/ACNet

ACNet: Strengthening the Kernel Skeletons for Powerful CNN via Asymmetric Convolution Blocks

Primary LanguagePythonMIT LicenseMIT

ACNet (ICCV-2019)

ACNet V2 will be released in about a month. Higher performance and still no inference-time costs. Will update this whole repo.

News:

  1. Zhang et al. used our ACB in their model ACFD, which won the 1st place in IJCAI 2020 iCartoon Face Challenge (Detection Track). Congratulations!
  2. Liu et al. extended ACB to EACB (Enhanced Asym Conv Block) in their MMDM, which helped them won the 3rd place in NTIRE 2020 Challenge on Image Demoireing at CVPR 2020. Congratulations!
  3. MMDM also won the 4th place in NTIRE 2020 Challenge on Real Image Denoising at CVPR 2020. Congratulations again!
  4. ACNet has been used in several real business products.
  5. At ICCV 2019, I was told that ACNet improved the performance of some semantic segmentation tasks by 2%. So glad to hear that!

Update: Updated the whole repo, including ImageNet training (with Distributed Data Parallel). The default learning rate schedules were changed to cosine annealing, which performed better on ImageNet. Changed the behavior of ACB when k > 3. It used to add 1x3 and 3x1 kernels onto 5x5, but now it uses 1x5 and 5x1.

ICCV 2019 paper: ACNet: Strengthening the Kernel Skeletons for Powerful CNN via Asymmetric Convolution Blocks.

Other implementations:

  1. PaddlePaddle re-implementation for building ACNet and converting the weights has been accepted by PaddlePaddle official repo. Amazing work by @parap1uie-s!
  2. Tensorflow2: an easy plugin module (https://github.com/CXYCarson/TF_AcBlock)! Just use it to build your model and call deploy() to convert it into the inference-time structure! Amazing work by @CXYCarson!

This demo will show you how to

  1. Build an ACNet with Asymmetric Convolution Block. Just a few lines of code!
  2. Train the ACNet together with the regular CNN baseline with the same training configurations.
  3. Test the ACNet and the baseline, get the average accuracy.
  4. Convert the ACNet into exactly the same structure as the regular counterpart for deployment. Congratulations! The users of your model will be happy because they can enjoy higher accuracy with exactly the same computational burdens as the baseline trained with regular conv layers.

About the environment:

  1. We used torch==1.3.0, torchvision==0.4.1, CUDA==10.2, NVIDIA driver version==440.82, tensorboard==1.11.0 on a machine with eight 2080Ti GPUs.
  2. Our method does not rely on any new or deprecated features of any libraries, so there is no need to make an identical environment.
  3. If you get any errors regarding tensorboard or tensorflow, you may simply delete the code related to tensorboard or SummaryWriter.

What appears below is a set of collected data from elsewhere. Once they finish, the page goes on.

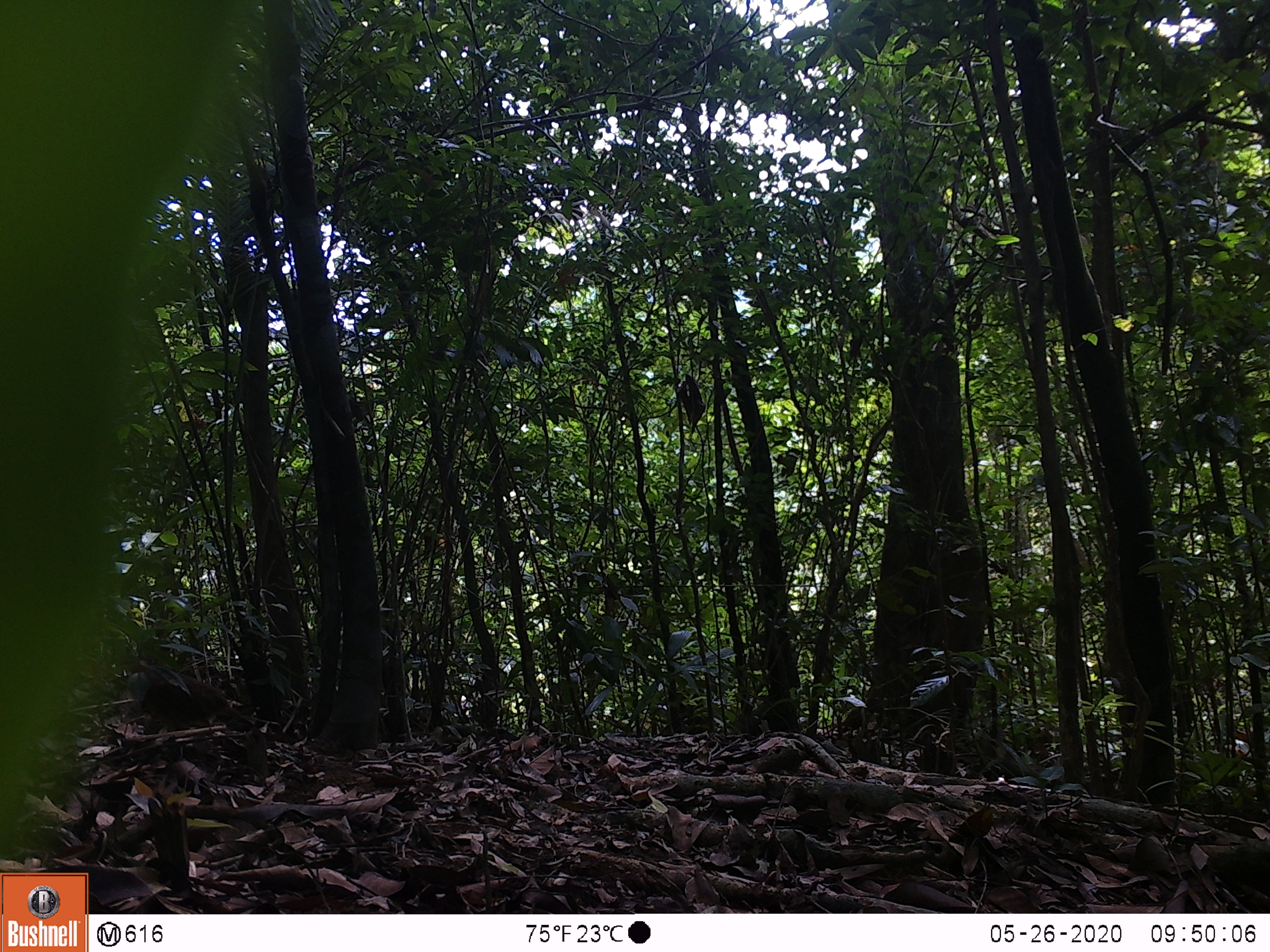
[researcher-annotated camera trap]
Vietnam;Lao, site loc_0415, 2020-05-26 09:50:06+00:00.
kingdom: Animalia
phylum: Chordata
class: Aves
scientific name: Aves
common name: bird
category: unidentified bird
Unidentified bird (bird) (Aves). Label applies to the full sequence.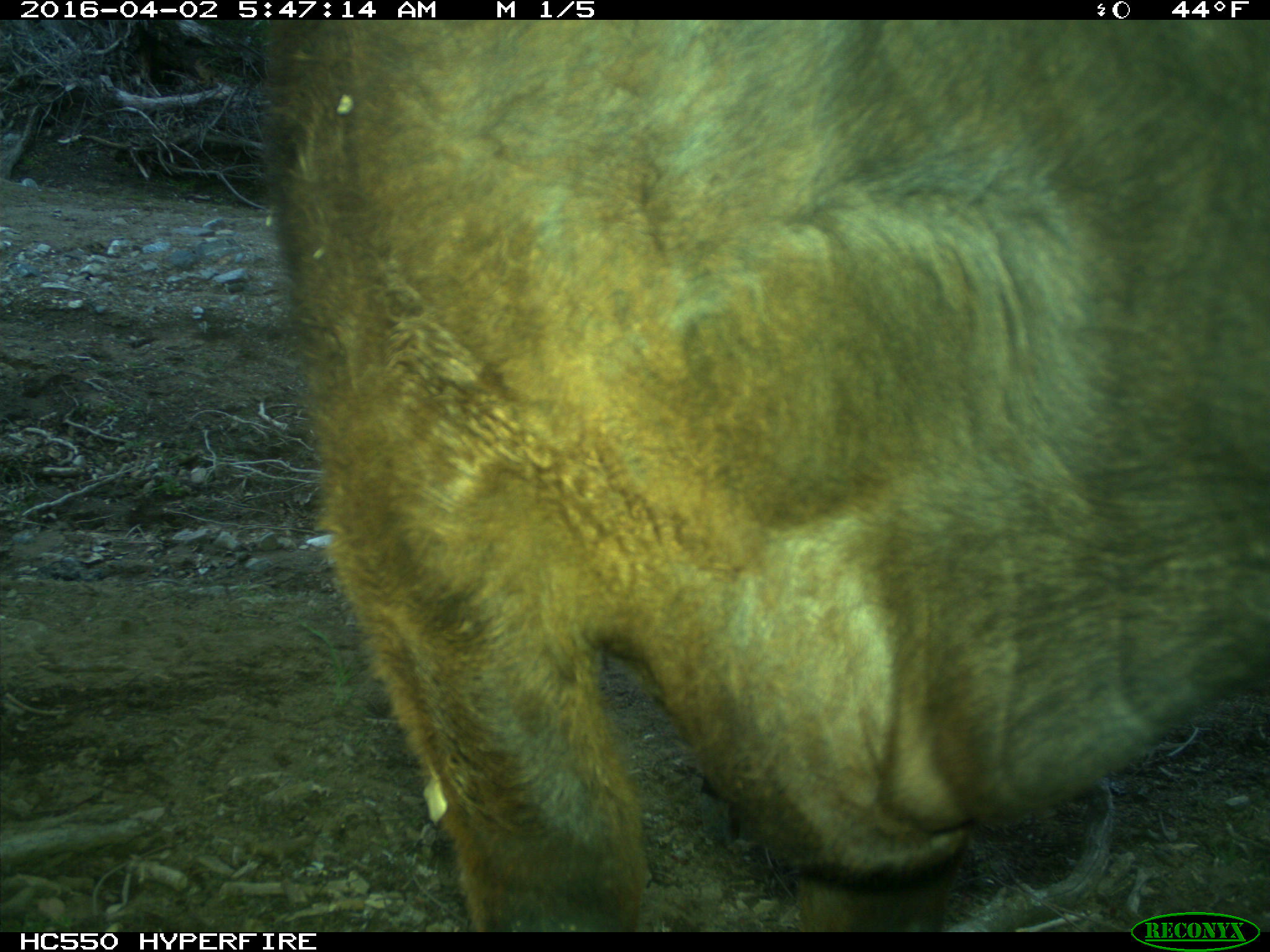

Some results (Top-1 accuracy) reproduced on CIFAR-10 using the codes in this repository (note that we add batch norm for Cifar-quick and VGG baselines):

Model Baseline ACNet
Cifar-quick 86.20 86.87
VGG 93.99 94.54
ResNet-56 94.55 95.06
WRN-16-8 95.89 96.33

If it does not work on your specific model and dataset, based on my experience, I would suggest you

  1. try different learning rate schedules
  2. initialize the trained scaling factor of batch norm (e.g., gamma variable in Tensorflow and bn.weight in PyTorch) in the three branches of every ACB as 1/3. This improves the performance on CIFAR

The experiments reported in the paper were performed using Tensorflow. However, the backbone of the codes was refactored from the official Tensorflow benchmark (https://github.com/tensorflow/benchmarks/tree/master/scripts/tf_cnn_benchmarks), which was designed in the pursuit of extreme speed, not readability.

Citation:

@InProceedings{Ding_2019_ICCV,
author = {Ding, Xiaohan and Guo, Yuchen and Ding, Guiguang and Han, Jungong},
title = {ACNet: Strengthening the Kernel Skeletons for Powerful CNN via Asymmetric Convolution Blocks},
booktitle = {The IEEE International Conference on Computer Vision (ICCV)},
month = {October},
year = {2019}
}

Introduction

As designing appropriate Convolutional Neural Network (CNN) architecture in the context of a given application usually involves heavy human works or numerous GPU hours, the research community is soliciting the architecture-neutral CNN structures, which can be easily plugged into multiple mature architectures to improve the performance on our real-world applications. We propose Asymmetric Convolution Block (ACB), an architecture-neutral structure as a CNN building block, which uses 1D asymmetric convolutions to strengthen the square convolution kernels. For an off-the-shelf architecture, we replace the standard square-kernel convolutional layers with ACBs to construct an Asymmetric Convolutional Network (ACNet), which can be trained to reach a higher level of accuracy. After training, we equivalently convert the ACNet into the same original architecture, thus requiring no extra computations anymore. We have observed that ACNet can improve the performance of various models on CIFAR and ImageNet by a clear margin. Through further experiments, we attribute the effectiveness of ACB to its capability of enhancing the model's robustness to rotational distortions and strengthening the central skeleton parts of square convolution kernels.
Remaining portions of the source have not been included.